SOFT ANATOMY
Amy Butowicz, Victoria Dugger & Aurora Pellizzi
On May 5th, JEFF opens a three woman show entitled, “Soft Anatomy” featuring the work of Amy Butowicz, Victoria Dugger and Aurora Pellizzi. Working in painting, sculpture, and textiles, these artists are aligned in their relationship to the body, specifically the female body. Existing between abstraction and representation, the realms they inhabit are hermetic but not impervious, a space we’re invited to access with these defiant, visceral and expansive works.
Aurora Pellizzi’s large felt tapestries are all-encompassing, a universe of elemental forms that thwart our sense of the cosmic order. Exploring indigenous fertility rites in her volumetric geometries, fundamental shapes posture as both sacred vistas and the female anatomy. A triangle represents a landscape or a woman, conflating femininity and the earth, embodiment and allegory, figure and ground. With her serpentine allusions Pellizzi resists a codifying of the feminine, privileging an animistic belief in destruction and creation. Pellizzi embraces these dualities, finding unity in the feminine, visualized in these tactile totems.
Whereas Pellizzi’s anatomy is referenced in pared down configurations, Victoria Dugger’s bodies are embellished and bursting at the seams.
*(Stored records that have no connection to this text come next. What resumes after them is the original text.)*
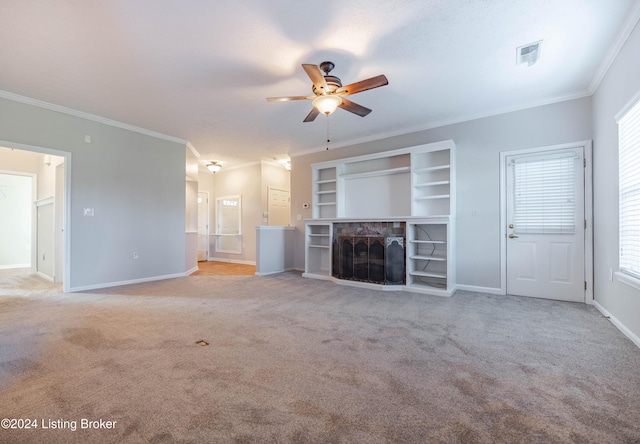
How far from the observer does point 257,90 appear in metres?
3.57

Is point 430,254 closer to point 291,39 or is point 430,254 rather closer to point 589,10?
point 589,10

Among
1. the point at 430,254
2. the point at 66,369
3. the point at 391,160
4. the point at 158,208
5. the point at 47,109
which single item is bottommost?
the point at 66,369

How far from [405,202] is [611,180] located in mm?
2566

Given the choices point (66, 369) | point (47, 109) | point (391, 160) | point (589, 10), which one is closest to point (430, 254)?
point (391, 160)

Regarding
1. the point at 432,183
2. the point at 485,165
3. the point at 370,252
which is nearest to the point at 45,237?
the point at 370,252

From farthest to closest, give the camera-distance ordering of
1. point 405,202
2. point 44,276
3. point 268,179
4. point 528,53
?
1. point 268,179
2. point 44,276
3. point 405,202
4. point 528,53

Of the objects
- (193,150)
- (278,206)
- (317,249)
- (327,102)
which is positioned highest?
(193,150)

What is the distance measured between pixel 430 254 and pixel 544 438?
351 cm

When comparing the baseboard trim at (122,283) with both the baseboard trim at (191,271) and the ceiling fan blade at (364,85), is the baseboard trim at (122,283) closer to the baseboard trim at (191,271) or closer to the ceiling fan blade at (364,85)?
the baseboard trim at (191,271)

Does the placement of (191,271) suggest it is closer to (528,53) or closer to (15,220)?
(15,220)

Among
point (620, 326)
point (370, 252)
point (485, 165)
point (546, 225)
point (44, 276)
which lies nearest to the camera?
point (620, 326)

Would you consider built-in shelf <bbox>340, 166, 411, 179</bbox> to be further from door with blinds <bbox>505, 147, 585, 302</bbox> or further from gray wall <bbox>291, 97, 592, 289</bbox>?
door with blinds <bbox>505, 147, 585, 302</bbox>

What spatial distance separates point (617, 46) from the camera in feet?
8.82

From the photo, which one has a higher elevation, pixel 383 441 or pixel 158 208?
pixel 158 208
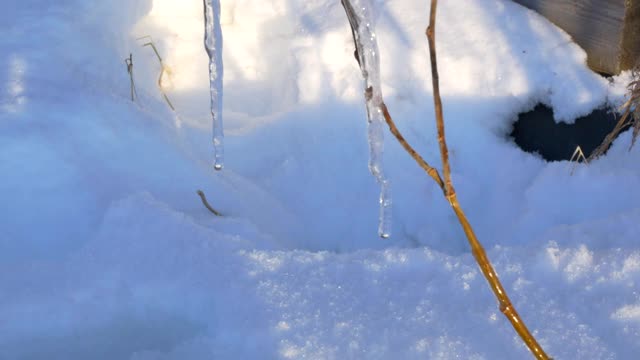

Flesh and guts are bedazzled with pearls and ribbons, all dolled up for our regard. Reclining on chairs, her anthropomorphic half bodies expose their insides out, allowing vulnerability, encouraging empathy. But this posturing is not passive, while hearts may be open, decorated with gingham, glitter and braids, these bodies are on fire; their presence is resistance. For Dugger, “Reclaiming the female body, the Black body, the disabled body is an act of defiance. When you are part of these marginalized communities, you are taught by the dominant society that you’re deviant and that deviance is something to be feared.”
With names like “Swallowed Up Last”, “Dream Dancer” and “Pliant Underthings”, Amy Butowicz’s amorphous sculptures with pointy heads and bulbous limbs, implicate the corporeal while not directly exposing it. Instead, she dresses up appendages in pink and purple gear as if they were off to the races. The attire suggests athleticism, the theatrical or domestic trimmings while their architecture hints at more perilous pursuits. The works both fend off and invite, hide and reveal; their surfaces are rough, while their dressings are soft and translucent. A draped wall work entitled, “Long Hair Fantasy,’ basks in the absurdity of our desires and reminds us that the body can only contain so much. These contradictions define the work, correlating pain and pleasure, masculine and feminine, animate and inanimate. Their affectations recall the flesh, infer danger and betray our human frailties, proposing the body as host to logistics, satire and objecthood.